Seams visually weaves the past, the present, the real, and the imagined, through an approach much like a graphic novel, an illustrated travel journal, or a letter to home. A film in three acts with a prologue and a conclusion, the story visually unfolds through portraiture, archival footage, poetic live-action shots of landscapes and buildings, and hand drawn stop-motion animation made with tea and ink on Irish linen. Linen is a significant material in Ireland. It fuelled Northern Ireland’s industrialized economy and was used in much of the war industry for its strength and resilience. 

The beauty and the draw of the parachute is the beginning of a look into its creation, its use, and its cultural meaning. It leads me to ask, “Whose hands made this object?” My question sends me on a journey through Ireland and Northern Ireland, unfolding a much larger story than my original inquiry. 
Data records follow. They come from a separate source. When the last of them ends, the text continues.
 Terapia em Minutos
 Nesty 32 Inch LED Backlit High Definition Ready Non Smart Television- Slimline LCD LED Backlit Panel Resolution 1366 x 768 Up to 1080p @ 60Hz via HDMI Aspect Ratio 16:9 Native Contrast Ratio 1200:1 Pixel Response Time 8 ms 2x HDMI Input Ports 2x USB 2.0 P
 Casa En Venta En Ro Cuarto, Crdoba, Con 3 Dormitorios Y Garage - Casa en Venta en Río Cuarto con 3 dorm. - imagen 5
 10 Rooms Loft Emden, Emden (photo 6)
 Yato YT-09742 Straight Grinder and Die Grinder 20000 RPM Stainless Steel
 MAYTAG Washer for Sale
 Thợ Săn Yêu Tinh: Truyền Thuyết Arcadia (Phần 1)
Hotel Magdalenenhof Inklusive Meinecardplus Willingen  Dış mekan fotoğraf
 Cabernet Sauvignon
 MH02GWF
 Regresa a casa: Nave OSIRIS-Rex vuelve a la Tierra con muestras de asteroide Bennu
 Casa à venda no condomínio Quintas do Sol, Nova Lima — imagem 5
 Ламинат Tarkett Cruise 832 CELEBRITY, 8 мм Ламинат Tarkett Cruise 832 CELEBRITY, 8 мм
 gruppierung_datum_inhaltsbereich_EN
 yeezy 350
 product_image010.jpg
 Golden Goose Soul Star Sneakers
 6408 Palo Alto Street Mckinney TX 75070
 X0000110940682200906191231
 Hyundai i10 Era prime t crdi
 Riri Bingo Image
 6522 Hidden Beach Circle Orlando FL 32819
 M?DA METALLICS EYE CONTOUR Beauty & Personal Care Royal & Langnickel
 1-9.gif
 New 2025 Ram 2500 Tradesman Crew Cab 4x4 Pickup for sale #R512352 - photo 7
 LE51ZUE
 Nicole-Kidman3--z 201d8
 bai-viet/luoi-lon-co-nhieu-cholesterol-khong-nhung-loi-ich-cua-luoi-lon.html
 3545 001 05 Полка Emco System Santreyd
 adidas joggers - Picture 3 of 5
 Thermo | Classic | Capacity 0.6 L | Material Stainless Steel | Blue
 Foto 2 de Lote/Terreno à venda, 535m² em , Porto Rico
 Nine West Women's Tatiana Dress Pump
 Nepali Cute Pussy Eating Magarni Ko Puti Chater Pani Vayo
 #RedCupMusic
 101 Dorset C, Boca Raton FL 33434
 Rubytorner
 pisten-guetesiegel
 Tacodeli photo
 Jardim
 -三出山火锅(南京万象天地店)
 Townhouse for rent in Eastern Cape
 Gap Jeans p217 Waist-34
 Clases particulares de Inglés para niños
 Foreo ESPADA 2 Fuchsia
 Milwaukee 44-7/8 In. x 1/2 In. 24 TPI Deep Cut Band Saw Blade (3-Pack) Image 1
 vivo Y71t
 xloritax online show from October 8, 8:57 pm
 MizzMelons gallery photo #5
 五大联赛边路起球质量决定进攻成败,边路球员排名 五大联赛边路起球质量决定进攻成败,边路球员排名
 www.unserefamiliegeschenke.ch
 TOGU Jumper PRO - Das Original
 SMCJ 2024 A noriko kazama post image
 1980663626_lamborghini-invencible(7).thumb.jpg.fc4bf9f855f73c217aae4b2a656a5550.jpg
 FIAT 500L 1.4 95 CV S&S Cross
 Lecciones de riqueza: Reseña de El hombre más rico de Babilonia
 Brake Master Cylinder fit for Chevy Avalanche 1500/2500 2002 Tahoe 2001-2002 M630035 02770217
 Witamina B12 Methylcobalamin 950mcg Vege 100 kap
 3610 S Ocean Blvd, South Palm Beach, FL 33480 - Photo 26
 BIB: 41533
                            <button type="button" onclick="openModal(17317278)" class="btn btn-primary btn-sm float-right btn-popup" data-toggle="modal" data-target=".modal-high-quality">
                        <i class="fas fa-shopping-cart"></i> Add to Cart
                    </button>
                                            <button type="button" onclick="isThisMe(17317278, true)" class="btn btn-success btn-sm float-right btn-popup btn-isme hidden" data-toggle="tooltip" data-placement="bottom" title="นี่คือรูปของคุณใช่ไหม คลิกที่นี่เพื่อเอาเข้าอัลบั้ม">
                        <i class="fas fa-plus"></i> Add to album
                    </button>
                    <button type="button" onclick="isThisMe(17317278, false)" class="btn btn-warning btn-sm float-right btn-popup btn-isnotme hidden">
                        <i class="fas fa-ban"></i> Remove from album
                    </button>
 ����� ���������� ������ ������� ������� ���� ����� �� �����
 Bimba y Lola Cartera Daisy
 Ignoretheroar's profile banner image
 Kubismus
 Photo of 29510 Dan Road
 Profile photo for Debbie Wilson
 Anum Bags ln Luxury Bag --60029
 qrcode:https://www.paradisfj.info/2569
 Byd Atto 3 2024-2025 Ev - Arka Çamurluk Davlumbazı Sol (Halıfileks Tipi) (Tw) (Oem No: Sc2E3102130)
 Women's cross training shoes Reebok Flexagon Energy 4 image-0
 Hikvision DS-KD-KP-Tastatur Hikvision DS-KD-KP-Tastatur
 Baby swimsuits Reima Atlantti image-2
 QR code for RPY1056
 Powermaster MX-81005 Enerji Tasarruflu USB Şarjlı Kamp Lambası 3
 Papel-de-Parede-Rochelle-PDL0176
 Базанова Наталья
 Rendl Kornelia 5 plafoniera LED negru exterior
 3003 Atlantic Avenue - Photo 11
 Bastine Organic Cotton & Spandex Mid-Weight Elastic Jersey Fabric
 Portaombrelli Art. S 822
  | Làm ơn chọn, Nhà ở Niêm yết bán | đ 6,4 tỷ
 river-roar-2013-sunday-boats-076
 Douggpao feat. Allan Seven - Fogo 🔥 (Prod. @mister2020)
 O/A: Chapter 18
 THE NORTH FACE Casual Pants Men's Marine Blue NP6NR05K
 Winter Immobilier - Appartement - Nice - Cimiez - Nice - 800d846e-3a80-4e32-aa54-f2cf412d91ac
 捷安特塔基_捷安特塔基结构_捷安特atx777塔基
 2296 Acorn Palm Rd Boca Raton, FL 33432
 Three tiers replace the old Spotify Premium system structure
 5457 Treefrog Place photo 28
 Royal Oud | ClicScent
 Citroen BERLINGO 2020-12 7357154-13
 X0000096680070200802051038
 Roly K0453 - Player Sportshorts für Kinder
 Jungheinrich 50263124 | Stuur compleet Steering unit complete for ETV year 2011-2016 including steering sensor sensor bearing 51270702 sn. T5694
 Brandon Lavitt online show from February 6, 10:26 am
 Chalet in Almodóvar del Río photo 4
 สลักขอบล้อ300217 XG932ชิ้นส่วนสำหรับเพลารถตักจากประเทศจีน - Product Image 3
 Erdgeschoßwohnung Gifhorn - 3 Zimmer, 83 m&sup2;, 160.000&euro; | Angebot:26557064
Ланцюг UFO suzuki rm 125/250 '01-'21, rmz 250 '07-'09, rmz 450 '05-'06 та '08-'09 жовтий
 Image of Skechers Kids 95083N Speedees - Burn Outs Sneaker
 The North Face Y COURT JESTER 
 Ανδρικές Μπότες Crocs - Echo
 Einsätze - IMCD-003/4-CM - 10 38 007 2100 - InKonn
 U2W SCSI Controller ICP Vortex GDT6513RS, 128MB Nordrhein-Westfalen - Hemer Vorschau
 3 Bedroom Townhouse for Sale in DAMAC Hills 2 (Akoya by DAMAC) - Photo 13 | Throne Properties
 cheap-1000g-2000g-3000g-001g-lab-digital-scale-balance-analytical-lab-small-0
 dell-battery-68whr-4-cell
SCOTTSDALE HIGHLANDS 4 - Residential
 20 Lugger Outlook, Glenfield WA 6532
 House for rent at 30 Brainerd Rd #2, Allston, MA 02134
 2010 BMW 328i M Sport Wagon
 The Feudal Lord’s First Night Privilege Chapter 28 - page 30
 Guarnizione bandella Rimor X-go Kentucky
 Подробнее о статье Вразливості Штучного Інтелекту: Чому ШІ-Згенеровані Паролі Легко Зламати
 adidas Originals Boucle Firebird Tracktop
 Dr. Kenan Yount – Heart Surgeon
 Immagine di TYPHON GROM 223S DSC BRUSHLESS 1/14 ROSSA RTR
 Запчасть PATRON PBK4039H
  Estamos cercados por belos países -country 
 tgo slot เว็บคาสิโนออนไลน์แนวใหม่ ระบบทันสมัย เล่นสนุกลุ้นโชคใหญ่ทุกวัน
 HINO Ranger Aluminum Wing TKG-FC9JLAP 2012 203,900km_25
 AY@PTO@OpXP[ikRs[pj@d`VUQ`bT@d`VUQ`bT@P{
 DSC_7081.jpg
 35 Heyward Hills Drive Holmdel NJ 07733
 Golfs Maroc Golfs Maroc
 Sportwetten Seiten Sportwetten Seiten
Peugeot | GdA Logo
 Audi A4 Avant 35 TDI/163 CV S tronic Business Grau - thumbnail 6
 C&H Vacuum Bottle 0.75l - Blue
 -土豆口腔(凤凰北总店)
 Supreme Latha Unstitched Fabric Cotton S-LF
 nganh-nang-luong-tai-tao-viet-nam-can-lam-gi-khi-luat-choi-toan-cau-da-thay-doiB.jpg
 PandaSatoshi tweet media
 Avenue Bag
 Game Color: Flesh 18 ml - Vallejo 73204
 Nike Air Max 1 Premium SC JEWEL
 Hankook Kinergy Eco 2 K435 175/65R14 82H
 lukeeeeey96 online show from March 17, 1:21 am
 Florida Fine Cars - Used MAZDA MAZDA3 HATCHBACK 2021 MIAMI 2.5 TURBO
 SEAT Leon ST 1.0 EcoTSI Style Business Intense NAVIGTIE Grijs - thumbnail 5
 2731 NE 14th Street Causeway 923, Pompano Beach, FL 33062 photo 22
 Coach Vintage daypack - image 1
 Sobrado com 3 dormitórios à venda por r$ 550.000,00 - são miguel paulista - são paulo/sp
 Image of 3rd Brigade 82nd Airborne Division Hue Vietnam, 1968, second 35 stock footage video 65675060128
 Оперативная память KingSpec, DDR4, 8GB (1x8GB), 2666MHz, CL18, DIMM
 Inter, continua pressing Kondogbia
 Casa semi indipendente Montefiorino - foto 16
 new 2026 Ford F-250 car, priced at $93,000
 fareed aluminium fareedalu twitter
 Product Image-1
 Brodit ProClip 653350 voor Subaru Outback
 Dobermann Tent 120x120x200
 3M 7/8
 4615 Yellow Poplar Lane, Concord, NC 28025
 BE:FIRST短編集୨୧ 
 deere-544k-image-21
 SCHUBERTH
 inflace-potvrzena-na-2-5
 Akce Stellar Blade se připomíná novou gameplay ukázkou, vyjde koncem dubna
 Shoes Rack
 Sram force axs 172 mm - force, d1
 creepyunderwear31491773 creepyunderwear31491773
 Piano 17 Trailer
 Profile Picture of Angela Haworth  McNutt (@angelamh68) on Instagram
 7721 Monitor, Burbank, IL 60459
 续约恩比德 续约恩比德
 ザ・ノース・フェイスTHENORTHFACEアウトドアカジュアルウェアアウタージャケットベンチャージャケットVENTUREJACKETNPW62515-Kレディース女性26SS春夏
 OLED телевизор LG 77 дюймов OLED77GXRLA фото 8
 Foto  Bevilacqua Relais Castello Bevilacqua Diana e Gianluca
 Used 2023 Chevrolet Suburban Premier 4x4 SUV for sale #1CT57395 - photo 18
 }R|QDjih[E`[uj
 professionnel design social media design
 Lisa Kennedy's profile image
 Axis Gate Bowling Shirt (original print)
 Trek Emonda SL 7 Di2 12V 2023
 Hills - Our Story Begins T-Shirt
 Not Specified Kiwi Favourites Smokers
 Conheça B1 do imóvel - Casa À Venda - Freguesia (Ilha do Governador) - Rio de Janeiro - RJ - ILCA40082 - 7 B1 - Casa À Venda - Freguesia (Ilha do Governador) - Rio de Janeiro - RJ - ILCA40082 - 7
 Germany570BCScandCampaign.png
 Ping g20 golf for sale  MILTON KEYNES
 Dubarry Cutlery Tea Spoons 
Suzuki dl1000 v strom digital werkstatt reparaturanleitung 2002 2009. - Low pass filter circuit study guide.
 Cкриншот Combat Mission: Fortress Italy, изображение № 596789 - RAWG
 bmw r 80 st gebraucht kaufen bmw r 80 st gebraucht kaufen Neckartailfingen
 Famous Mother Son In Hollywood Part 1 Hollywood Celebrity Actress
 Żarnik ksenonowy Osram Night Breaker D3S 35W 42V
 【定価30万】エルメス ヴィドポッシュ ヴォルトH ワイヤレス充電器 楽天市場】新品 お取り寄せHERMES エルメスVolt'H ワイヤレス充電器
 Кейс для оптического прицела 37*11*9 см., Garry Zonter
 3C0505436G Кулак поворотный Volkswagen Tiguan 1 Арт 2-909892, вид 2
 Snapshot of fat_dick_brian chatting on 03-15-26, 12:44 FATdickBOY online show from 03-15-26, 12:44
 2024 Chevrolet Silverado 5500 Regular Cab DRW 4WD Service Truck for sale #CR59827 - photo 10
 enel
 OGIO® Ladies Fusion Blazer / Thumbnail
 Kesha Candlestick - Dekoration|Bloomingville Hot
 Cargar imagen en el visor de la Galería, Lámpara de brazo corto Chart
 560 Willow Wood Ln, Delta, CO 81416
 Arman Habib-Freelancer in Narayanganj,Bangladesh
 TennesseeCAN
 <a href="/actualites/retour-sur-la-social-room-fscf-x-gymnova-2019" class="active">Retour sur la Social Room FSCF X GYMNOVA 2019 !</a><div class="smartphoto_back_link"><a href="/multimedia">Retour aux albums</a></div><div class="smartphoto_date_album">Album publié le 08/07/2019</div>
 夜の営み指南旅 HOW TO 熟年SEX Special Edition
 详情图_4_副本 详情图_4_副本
My search leads me to Margaret, a Northern Irish Protestant who sewed the seams of linen parachutes. I also meet Ruby, a Protestant linen mill worker from Belfast, and then Joan and Elsie, two Irish Catholic soldiers in the British Army (ATS) from Co. Cork, and finally Jane, an Irish Catholic nurse in London from Co. Clare.

The women’s stories weave throughout time, as they remember the horrors of the Second World War and the tragedy of the Northern Irish Troubles. The animation makes visceral the women’s testimonies, and we feel the tensions they face as young women workers within a divided, fledgling society during a global war. We journey with them as they speak about the complexities of religious and national discrimination and its alienating affects on their lives. We feel their joy of friendships made across Catholic and Protestant divides, and we mourn the violence that later came from these deep-seated divisions. We look in horror at the human toll of aerial bombardment as Ruby and Jane describe the blood and destruction during the Battle of Britain. We think about war’s aftermath and question our own definitions of “enemy”, as Elsie recounts her experience with the ATS in Hamburg after the war, a city destroyed by Allied firebombing. However, much like the durability of linen, the women maintained a strength, resilience, and incredible love of life in the midst of all of the hardship.

The research advisers to the film include Dr. Mary Muldowney whose book, The Second World War and Irish Women: An Oral History was the first comprehensive look at the war's impact on the lives of Irish women. She is an authority on oral history in Ireland and founding member of the Oral History Network of Ireland.